**What the exercise asks**
Copy each line from the entries that the word "应用较为广泛" appears in.

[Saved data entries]
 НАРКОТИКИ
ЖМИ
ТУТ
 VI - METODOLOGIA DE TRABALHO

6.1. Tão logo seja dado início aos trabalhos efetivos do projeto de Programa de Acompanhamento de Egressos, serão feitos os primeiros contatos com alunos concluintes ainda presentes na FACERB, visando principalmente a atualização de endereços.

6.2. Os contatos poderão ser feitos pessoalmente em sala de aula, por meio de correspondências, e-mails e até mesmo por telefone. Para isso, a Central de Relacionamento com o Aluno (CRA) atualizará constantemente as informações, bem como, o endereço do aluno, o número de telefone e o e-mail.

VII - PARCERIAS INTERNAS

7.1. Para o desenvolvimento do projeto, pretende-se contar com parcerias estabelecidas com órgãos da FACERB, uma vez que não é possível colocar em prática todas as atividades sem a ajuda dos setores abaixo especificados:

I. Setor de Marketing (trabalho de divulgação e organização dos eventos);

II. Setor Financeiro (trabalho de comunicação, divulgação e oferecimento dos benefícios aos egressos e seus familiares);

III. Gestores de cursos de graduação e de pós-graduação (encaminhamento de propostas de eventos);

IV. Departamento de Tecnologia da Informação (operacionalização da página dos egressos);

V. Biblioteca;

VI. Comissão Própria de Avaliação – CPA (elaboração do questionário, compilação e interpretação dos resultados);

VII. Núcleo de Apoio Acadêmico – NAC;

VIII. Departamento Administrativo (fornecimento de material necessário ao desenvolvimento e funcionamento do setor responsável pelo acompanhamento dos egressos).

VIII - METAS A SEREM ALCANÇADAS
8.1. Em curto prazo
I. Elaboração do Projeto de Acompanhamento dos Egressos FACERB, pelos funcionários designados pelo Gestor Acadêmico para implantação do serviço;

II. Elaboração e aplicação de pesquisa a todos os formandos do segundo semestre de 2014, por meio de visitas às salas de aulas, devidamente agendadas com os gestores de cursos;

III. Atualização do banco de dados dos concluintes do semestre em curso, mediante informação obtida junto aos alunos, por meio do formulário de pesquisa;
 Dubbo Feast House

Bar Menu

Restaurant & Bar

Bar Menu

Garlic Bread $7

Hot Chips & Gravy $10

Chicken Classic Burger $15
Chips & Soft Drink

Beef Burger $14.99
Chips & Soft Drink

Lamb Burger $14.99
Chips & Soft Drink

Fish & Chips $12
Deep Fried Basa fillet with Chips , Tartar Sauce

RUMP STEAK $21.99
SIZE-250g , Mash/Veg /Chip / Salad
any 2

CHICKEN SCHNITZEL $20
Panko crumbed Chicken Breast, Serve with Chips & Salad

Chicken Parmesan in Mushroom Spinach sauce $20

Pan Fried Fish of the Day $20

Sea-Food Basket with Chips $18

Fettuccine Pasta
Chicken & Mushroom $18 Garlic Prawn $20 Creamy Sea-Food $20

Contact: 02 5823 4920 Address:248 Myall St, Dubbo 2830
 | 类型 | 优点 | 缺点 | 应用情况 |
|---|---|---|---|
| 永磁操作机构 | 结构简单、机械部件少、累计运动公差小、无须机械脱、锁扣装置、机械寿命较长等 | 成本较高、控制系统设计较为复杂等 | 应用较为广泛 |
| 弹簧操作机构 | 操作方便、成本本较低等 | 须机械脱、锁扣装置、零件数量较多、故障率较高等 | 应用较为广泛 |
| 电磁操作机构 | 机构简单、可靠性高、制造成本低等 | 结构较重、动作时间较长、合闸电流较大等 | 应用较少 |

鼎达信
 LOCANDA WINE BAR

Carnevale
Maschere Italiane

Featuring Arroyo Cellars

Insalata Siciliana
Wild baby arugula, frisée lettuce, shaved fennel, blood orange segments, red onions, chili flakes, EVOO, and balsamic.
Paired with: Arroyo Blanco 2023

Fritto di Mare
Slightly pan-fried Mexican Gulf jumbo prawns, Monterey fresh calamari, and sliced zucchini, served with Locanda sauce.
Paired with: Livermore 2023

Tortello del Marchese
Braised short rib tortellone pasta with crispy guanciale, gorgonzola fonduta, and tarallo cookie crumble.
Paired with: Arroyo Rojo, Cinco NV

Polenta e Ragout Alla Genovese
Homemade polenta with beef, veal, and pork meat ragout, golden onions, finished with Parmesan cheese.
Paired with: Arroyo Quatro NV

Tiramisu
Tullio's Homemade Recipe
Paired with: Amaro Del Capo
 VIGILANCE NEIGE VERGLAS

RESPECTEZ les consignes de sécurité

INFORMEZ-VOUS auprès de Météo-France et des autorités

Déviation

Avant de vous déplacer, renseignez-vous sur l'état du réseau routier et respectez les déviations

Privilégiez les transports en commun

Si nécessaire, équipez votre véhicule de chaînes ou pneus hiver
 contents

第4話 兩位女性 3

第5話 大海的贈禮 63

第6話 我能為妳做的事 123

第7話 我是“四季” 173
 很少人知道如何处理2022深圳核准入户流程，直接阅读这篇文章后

**Your response**
| 永磁操作机构 | 结构简单、机械部件少、累计运动公差小、无须机械脱、锁扣装置、机械寿命较长等 | 成本较高、控制系统设计较为复杂等 | 应用较为广泛 |
| 弹簧操作机构 | 操作方便、成本本较低等 | 须机械脱、锁扣装置、零件数量较多、故障率较高等 | 应用较为广泛 |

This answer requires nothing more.